Florida warning-shot bill advances in state senate


A Florida bill that would make it legal to fire a warning shot at an attacker has advanced in the Florida legislature.

The bill, designed to expand the state’s “stand your ground” law, was approved by Florida’s Senate Judiciary Committee on Tuesday, report the Wall Street Journal Law Blog, the Tampa Tribune Fresh Squeezed blog and the Palm Beach Post.

Currently, Floridians may use deadly force, rather than retreating, to protect themselves when threatened with imminent harm or death. But some Floridians who used a gun to scare off an attacker, or to fire a warning shot, have been charged with aggravated assault under the state’s “10-20-Life” law, which imposes a 10-year sentence for using a gun in a crime and a 20-year sentence for firing a gun in a crime.

The bill would allow firing or pointing a gun in self-defense.
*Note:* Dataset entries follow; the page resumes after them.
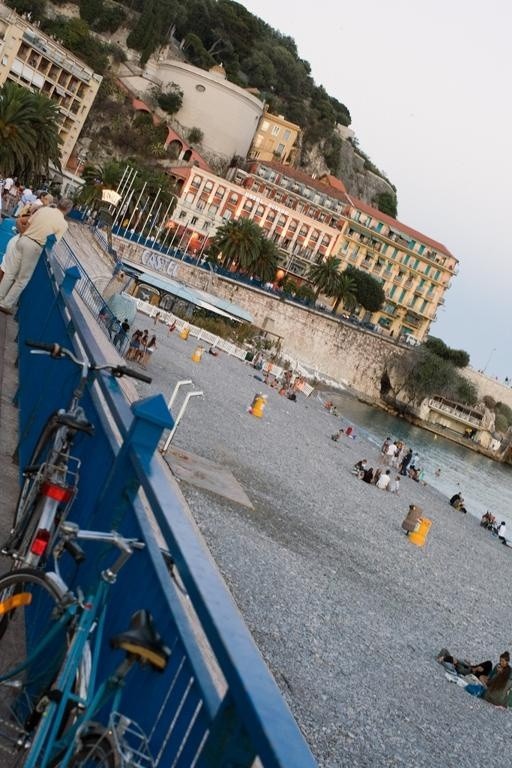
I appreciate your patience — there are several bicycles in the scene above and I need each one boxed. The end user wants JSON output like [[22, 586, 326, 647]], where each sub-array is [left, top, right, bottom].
[[0, 511, 175, 762], [0, 328, 157, 631]]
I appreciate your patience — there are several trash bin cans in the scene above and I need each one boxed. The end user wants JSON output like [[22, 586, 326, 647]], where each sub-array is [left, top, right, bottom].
[[249, 392, 267, 417], [191, 345, 205, 362], [402, 504, 432, 547], [179, 327, 191, 340], [0, 217, 20, 264]]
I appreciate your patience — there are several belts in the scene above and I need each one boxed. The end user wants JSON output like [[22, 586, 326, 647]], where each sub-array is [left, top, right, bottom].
[[26, 235, 41, 246]]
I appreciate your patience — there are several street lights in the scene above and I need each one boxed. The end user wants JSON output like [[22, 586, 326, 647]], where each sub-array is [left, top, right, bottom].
[[481, 346, 497, 375], [58, 150, 87, 202]]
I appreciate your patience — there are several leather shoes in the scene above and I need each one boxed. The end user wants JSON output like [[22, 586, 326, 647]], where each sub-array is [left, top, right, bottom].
[[0, 306, 16, 315]]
The bill was largely a response to the prosecution of Marissa Alexander, who was sentenced to 20 years in prison for three counts of aggravated assault with a deadly weapon after firing what she said was a warning shot at her abusive husband. An appeals court overturned Alexander’s conviction in September because jurors were given improper instructions about the burden of proof needed for her self-defense claim, and granted her a retrial.

However, should she be convicted again, Alexander would now face 60 years in prison, according to the Florida Times-Union, because she would have to serve her sentence consecutively rather than concurrently. Her new trial is scheduled to begin on July 28.

Edited at 10:45 a.m. to add more details about Alexander’s new trial.